* [Texte d'étude]

Or, l’homme est ainsi devenu abominable à Dieu à cause de la malice de ses
actions. Donc la malice des actions est en raison des objets mauvais que l’homme
aime. On peut faire le même raisonnement sur la bonté de l’action.
Conclusion
Comme la bonté première d’une chose naturelle provient de la forme qui
détermine son espèce, de même la bonté première d’une action morale provient de
la convenance de son objet ; il en faut dire autant de sa malice morale.
Il
faut répondre que, comme nous l’avons dit (art. préc),
les actions ainsi que toutes les autres choses sont bonnes ou mauvaises d’après
la plénitude ou le défaut de leur être. Or, ce qui semble appartenir avant tout
à la plénitude de l’être c'est ce qui détermine l’espèce des choses. Dans l’ordre
de la nature les choses tirent leur espèce de leur forme, mais l’action la
reçoit de son objet comme le mouvement de son terme. C’est pourquoi comme la
bonté première d’une chose naturelle se juge d’après sa forme qui constitue son
espèce ; de même la bonté première d’un acte moral lui vient de la convenance de
son objet. C’est ce qui fait considérer comme une bonne chose en son genre l’usage
que l’on fait, par exemple, de sa propre chose. Et comme dans l’ordre de la
nature le premier mal serait qu’un être engendré ne reçût pas la forme de son
espèce, par exemple qu’au lieu d’engendrer un homme il vînt à produire autre
chose, de même en morale la malice première qui corrompt les actions vient de l’objet
(Ainsi l’objet est la partie principale de l’acte. C’est de lui que l’action
tire principalement sa bonté et sa malice, parce que l’objet est la chose
elle-même que veut la volonté directement et primitivement, tandis que les
circonstances ne sont qu’accidentelles et secondaires.). Ainsi prendre le bien
d’autrui est un mal dans son genre ; en prenant toutefois ici le genre pour l’espèce
(Scot prétend que l’objet ne détermine pas la bonté spécifique de l’acte, mais
seulement l’étendue de cette bonté. Son sentiment qu’il ne prouve pas n’a pas
été suivi.), selon cette manière de parler qui nous fait appeler genre humain
toute l’espèce humaine.
Article
3 : Les actions de l’homme sont-elles bonnes ou mauvaises d’après les
circonstances ?
Objection
N°1. Il semble que les actions ne soient pas bonnes ou mauvaises d’après les
circonstances. Car les circonstances environnent l’acte comme quelque chose qui
est en dehors de lui, ainsi que nous l’avons dit (quest. 7, art. 1). Or, le
bien et le mal existent dans les choses elles-mêmes, comme le dit Aristote (Met., liv. 6, text.
8). Donc l’action ne tire pas sa bonté ou sa malice des circonstances.

* [Données fournies]
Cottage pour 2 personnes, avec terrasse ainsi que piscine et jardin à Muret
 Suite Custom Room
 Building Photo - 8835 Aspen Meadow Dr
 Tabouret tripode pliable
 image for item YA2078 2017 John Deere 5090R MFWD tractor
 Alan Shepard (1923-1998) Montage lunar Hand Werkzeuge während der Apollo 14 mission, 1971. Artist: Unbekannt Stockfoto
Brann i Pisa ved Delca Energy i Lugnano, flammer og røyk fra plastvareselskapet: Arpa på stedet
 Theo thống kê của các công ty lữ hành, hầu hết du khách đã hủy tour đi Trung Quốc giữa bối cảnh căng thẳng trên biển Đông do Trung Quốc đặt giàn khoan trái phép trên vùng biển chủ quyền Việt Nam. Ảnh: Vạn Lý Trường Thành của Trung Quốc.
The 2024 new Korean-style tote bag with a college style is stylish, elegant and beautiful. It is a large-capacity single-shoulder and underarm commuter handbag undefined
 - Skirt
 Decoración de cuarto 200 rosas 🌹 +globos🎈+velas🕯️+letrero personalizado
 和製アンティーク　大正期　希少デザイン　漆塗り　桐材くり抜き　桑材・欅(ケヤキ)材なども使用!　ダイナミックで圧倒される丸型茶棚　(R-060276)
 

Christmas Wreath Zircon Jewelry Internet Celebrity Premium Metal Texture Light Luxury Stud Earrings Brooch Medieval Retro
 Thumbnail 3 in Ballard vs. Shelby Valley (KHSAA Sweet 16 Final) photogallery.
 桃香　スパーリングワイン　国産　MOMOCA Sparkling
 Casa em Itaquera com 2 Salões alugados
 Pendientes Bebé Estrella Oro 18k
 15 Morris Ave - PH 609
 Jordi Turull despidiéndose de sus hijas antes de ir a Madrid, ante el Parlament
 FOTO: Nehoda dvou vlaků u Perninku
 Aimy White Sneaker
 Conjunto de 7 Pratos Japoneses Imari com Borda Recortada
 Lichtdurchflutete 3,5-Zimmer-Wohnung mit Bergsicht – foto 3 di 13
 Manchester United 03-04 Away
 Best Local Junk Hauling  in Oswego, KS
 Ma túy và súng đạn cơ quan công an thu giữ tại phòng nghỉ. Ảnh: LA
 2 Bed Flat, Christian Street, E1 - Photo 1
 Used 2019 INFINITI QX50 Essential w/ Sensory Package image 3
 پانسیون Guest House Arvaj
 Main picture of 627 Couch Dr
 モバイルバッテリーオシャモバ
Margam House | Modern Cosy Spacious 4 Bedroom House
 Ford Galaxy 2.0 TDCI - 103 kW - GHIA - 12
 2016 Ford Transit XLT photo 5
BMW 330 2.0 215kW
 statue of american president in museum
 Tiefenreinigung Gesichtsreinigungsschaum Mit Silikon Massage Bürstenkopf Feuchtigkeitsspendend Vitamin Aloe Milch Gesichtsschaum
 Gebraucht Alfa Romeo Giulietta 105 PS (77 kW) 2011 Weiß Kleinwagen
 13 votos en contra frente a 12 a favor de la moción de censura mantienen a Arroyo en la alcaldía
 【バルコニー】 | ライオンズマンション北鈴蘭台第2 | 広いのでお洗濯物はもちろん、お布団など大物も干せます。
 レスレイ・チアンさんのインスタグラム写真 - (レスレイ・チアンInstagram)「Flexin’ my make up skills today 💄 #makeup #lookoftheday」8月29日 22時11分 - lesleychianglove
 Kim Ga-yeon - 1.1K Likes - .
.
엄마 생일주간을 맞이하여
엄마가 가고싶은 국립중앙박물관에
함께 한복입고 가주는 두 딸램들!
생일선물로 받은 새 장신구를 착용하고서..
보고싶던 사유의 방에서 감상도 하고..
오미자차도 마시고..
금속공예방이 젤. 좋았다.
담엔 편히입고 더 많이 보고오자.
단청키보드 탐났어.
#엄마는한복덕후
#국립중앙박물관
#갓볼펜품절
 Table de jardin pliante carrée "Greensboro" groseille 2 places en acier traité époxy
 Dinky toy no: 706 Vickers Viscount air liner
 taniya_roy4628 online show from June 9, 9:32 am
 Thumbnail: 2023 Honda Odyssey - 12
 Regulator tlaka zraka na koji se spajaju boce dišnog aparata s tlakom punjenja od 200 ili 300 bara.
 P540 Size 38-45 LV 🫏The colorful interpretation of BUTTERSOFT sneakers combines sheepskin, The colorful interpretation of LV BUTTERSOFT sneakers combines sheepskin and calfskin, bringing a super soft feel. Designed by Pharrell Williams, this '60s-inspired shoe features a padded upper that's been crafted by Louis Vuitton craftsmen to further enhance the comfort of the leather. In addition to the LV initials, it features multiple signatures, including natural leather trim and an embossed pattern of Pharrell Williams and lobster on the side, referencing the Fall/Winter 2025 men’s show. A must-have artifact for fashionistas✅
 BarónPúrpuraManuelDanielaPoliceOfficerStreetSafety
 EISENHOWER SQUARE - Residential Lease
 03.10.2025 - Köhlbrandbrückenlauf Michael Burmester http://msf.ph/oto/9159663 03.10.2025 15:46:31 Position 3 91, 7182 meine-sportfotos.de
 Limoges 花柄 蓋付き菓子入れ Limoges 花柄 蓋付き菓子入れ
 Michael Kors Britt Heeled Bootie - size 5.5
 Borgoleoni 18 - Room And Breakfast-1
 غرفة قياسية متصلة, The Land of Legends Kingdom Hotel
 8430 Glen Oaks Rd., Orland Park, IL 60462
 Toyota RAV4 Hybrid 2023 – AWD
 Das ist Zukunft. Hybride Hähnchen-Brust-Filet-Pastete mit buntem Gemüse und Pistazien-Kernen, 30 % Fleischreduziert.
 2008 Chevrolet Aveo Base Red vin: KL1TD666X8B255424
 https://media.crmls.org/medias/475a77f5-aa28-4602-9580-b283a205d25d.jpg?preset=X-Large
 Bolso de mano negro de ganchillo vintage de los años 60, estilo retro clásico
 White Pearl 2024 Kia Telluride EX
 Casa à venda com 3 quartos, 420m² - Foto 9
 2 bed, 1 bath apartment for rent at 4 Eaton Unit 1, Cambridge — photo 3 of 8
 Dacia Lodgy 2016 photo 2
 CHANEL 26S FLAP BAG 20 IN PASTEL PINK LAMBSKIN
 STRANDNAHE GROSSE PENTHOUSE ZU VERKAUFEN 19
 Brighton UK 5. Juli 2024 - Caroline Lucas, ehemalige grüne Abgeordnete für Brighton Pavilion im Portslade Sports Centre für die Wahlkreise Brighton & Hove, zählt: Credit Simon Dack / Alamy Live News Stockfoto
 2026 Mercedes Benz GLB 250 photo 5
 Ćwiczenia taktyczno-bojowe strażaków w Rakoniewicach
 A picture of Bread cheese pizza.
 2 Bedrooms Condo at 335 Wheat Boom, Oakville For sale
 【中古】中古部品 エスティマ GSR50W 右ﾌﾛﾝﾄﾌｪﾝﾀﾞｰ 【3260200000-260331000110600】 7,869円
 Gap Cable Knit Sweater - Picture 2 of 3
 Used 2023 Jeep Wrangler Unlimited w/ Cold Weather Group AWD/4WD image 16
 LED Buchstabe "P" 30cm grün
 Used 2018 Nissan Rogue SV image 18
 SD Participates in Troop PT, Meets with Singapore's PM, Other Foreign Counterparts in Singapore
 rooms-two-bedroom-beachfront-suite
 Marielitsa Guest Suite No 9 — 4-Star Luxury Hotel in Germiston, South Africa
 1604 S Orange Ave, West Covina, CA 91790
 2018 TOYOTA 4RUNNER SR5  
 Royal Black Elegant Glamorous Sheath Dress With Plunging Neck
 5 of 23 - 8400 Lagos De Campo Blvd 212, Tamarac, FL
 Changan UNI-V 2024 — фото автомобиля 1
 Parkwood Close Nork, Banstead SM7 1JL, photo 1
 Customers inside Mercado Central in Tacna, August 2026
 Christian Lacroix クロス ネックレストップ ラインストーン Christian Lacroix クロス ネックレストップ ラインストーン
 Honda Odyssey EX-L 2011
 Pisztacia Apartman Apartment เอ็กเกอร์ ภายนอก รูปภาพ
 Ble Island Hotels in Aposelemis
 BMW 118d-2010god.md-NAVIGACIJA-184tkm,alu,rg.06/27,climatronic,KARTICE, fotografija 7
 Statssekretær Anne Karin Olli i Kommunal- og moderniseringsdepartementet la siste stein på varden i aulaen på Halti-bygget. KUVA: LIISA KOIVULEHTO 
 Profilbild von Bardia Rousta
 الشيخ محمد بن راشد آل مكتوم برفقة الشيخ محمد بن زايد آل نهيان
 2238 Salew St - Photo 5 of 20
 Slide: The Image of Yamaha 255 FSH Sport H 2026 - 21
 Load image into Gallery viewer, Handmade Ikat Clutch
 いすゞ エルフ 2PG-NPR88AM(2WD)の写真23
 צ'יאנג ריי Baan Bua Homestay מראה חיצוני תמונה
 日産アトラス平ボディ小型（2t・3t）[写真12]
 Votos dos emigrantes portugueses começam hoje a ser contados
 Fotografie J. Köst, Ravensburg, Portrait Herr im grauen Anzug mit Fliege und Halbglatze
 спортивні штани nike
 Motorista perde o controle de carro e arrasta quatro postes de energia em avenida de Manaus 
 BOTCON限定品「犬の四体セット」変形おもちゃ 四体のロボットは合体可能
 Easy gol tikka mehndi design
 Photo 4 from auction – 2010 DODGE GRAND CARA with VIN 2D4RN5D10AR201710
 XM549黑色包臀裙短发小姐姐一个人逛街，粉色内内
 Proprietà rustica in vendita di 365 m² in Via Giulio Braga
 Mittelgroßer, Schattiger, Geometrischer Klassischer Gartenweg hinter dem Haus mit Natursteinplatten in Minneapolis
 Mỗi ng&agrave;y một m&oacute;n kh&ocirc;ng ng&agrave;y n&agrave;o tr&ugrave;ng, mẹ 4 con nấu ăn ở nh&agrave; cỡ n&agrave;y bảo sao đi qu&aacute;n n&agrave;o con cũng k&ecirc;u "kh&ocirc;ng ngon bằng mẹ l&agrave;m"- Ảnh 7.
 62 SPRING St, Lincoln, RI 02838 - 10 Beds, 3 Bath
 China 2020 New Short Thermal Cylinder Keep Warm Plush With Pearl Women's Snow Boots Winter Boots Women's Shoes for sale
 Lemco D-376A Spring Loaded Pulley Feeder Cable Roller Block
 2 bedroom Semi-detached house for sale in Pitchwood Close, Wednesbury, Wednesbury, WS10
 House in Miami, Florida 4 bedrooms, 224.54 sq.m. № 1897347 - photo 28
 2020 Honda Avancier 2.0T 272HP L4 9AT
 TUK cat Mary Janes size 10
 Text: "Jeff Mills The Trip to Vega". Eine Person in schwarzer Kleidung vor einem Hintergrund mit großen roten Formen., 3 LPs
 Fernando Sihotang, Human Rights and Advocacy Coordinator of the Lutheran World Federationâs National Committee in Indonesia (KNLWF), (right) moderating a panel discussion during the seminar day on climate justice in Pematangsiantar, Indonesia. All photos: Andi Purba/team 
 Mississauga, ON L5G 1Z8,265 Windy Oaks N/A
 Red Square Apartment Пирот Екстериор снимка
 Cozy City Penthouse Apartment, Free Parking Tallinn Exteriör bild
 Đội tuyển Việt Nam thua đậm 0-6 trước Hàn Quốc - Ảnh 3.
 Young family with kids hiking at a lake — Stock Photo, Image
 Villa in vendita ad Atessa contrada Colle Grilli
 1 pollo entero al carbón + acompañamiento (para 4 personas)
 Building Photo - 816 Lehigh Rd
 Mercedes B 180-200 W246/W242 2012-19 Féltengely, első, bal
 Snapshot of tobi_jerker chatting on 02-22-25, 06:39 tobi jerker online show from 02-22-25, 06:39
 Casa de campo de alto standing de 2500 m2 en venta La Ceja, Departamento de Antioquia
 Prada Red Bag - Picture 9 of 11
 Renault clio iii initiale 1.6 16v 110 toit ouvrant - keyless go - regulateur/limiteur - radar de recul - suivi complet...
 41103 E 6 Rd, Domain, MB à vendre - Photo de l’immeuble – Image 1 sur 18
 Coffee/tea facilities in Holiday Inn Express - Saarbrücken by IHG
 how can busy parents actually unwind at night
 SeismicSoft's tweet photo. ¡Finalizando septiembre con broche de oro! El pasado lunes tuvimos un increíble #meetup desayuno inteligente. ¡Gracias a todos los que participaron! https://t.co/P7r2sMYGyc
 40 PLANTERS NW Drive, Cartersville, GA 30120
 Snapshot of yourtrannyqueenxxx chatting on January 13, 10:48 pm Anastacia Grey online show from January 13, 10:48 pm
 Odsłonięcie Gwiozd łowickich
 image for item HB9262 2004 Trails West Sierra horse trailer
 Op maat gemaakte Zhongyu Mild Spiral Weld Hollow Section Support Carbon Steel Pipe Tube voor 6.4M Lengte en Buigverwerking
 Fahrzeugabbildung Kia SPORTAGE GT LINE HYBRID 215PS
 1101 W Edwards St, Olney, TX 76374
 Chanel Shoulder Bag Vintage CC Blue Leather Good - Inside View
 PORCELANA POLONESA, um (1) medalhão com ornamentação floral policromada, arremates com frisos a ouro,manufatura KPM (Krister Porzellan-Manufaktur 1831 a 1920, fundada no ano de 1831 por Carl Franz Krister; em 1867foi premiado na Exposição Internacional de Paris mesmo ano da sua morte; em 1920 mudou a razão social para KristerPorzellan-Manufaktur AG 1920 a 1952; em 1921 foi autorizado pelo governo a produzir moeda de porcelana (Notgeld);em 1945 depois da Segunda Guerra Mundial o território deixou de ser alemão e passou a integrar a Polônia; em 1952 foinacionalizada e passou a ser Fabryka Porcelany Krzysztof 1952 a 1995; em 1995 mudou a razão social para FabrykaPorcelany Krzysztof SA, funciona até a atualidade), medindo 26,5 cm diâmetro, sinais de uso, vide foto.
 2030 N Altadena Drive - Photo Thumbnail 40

* [Travail demandé]
A. D'après le texte d'étude, de quoi l'action reçoit-elle son espèce ?
B. Réécrivez le passage du texte d'étude commençant par « Or, l’homme est » et se terminant par « bonté de l’action. », en substituant « méchanceté » à « malice ».
Le matériel fourni n'a aucun rapport avec le texte d'étude.

* [Résultats par tâche]
A. De son objet, comme le mouvement reçoit la sienne de son terme.

B.
Or, l’homme est ainsi devenu abominable à Dieu à cause de la méchanceté de ses
actions. Donc la méchanceté des actions est en raison des objets mauvais que l’homme
aime. On peut faire le même raisonnement sur la bonté de l’action.